I checked and the .data.rel.ro section does indeed have the SHF_WRITE 
flag set. My understanding is that the section would need to be 
read-only and the SHF_MERGE flag would need to be set for the linker to 
try merging things.


>> diff --git a/sysdeps/nptl/dl-tls_init_tp.c b/sysdeps/nptl/dl-tls_init_tp.c
>> index 092c274f36..80eb0107b5 100644
>> --- a/sysdeps/nptl/dl-tls_init_tp.c
>> +++ b/sysdeps/nptl/dl-tls_init_tp.c
>> @@ -45,8 +45,10 @@ rtld_mutex_dummy (pthread_mutex_t *lock)
>>   #endif
>>   
>>   const unsigned int __rseq_flags;
>> -const unsigned int __rseq_size attribute_relro;
>> -const ptrdiff_t __rseq_offset attribute_relro;
>> +
>> +/* The variables are in .data.relro but are not yet write-protected.  */
>> +extern unsigned int _rseq_size attribute_relro attribute_hidden;
>> +extern ptrdiff_t _rseq_offset attribute_relro attribute_hidden;
> 
> er, extern *and* hidden?  And relro?
> 
> In theory the relro one is harmless but meaningless, as externs don't
> have sections in the local compilation unit.
> 
> The hidden one will mark the symbol hidden, but does that really matter
> as long as it's marked hidden where it's defined?
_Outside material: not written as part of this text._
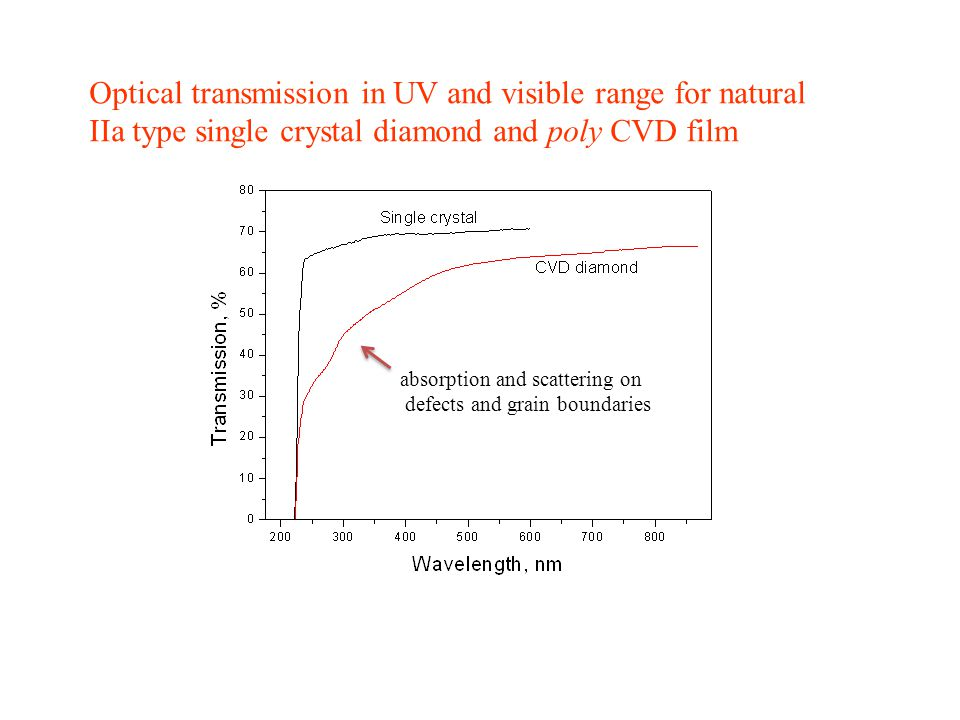 Optical transmission in UV and visible range for natural IIa type single crystal diamond and poly CVD film absorption and scattering on defects and grain boundaries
Both attributes can be removed, the definition in the assembly file is 
what matters. I'll clean this in the next patch series.

Michael Jeanson <mjeanson@efficios.com> writes:
>> I assume the linker's constant (string?) merging won't affect this
>> because the section is marked as writable to the linker?
>
> I checked and the .data.rel.ro section does indeed have the SHF_WRITE 
> flag set. My understanding is that the section would need to be 
> read-only and the SHF_MERGE flag would need to be set for the linker to 
> try merging things.

That's what I figured too, but good to confirm.